The following people are or were from Batley:
- Joseph Priestley (1733–1804), chemist, theologian, educator, and political theorist credited with the discovery of oxygen – born in Birstall and educated at Batley Grammar School.
- William Henry Colbeck (1823–1901), New Zealand politician – born in Batley.
- Titus Sheard (1841–1904), American businessman and politician – born in Batley.
- Theodore Taylor (1850–1952), businessman and politician known for his pioneering profit-sharing scheme at J. T. & J. Taylor – born in Carlinghow.
- Louis Hall (1852–1915), cricketer for Yorkshire County Cricket Club – born in Batley where he served as a councillor and Methodist lay preacher.
- Joseph Cookman (1899–1944), American journalist – born in Batley.
- Hugh Garner (1913–1979), Canadian novelist – born in Batley.
- Robert G. Edwards (1925–2013), physiologist who received a Nobel Prize for the development of in-vitro fertilisation (IVF) – born in Batley.
- Leslie V. Woodcock (born 1945), professor of chemical thermodynamics at the University of Manchester
- Robert Palmer (1949–2003), pop singer famous for the 1986 hit, "Addicted to Love" – born in Batley.
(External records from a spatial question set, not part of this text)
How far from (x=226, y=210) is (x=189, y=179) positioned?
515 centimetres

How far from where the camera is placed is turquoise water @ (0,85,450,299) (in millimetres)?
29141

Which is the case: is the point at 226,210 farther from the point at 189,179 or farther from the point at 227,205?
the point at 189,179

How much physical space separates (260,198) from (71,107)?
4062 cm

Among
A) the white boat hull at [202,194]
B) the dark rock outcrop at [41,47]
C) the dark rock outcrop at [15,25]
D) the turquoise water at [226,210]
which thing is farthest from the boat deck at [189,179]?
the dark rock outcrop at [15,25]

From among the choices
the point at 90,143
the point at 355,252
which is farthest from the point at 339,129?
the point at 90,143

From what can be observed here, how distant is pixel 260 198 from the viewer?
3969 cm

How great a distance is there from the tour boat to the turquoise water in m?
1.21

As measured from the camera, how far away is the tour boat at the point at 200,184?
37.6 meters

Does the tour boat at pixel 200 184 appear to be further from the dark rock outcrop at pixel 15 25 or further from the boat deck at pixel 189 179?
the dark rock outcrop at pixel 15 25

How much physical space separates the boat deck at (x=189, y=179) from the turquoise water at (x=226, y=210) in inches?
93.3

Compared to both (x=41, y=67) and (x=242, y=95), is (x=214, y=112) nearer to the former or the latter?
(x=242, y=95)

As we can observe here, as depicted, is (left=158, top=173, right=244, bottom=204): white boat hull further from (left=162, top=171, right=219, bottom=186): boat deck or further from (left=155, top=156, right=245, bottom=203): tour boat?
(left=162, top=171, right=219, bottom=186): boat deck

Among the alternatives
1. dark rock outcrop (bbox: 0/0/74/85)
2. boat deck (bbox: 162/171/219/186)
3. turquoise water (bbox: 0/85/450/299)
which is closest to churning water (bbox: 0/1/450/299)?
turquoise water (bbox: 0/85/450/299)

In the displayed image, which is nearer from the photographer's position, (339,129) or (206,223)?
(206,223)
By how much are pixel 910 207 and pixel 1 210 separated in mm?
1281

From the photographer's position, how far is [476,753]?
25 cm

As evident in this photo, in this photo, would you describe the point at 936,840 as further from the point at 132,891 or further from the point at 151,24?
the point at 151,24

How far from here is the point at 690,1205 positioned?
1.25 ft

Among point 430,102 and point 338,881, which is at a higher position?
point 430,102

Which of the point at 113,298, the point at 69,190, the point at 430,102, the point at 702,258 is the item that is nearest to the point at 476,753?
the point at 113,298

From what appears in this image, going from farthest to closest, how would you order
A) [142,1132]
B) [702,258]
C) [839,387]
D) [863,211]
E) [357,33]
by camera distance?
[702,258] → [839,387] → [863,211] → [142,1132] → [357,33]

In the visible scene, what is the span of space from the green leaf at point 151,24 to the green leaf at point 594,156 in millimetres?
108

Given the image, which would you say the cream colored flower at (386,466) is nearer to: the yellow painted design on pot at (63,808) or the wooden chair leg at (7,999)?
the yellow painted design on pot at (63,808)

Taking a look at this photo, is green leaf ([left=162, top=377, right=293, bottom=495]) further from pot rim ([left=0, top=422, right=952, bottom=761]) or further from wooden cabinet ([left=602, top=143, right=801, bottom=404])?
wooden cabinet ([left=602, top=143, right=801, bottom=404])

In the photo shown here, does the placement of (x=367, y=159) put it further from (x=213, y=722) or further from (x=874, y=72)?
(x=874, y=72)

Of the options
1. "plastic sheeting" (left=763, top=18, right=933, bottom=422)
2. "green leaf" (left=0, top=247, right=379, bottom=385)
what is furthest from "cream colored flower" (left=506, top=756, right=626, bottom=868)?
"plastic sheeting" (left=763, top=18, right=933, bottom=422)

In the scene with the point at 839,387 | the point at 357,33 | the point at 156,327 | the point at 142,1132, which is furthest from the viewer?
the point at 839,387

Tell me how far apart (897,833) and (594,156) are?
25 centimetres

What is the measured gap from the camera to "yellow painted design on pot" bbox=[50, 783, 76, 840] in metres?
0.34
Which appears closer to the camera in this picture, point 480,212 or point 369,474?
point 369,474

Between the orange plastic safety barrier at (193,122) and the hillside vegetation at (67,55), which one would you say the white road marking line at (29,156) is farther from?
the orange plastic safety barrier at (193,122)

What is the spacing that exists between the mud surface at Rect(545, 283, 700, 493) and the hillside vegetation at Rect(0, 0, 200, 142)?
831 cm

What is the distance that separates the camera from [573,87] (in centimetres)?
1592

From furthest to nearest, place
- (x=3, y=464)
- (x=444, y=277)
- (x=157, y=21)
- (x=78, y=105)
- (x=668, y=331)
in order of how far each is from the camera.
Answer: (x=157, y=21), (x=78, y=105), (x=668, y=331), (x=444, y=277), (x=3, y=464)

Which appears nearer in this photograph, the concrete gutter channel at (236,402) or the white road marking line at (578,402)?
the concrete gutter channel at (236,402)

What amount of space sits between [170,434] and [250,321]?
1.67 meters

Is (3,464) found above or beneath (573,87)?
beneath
- Arthur Roche (born 1950), archbishop who served as the ninth Bishop of Leeds before being appointed Secretary of the Congregation for Divine Worship and the Discipline of the Sacraments by Pope Benedict XVI in 2012 – born in Batley Carr.
- Larry Hirst (born 1951), chairman of IBM Europe, Middle East and Africa between 2008 and 2010 – born in Batley.
- Tracy Brabin (born 1961), politician and first Mayor of West Yorkshire – born in Batley, served as Labour MP for Batley & Spen from 2016 to 2021.
- Mark Eastwood (born 1971), politician and Conservative MP for Dewsbury since 2019 – grew up in Carlinghow and educated at Batley Boys High School.
- Jo Cox (1974–2016), politician – born in Batley, served as Labour MP for Batley & Spen from 2015 until her murder in Birstall in 2016.
- Kim Leadbeater (born 1976), politician – born in Batley, has served as Labour MP for Batley & Spen since 2021.
- Ismail Patel (born 1985), runner – born in Batley, has taken part in over 35 10k races despite his family being told he would not wake up from a coma.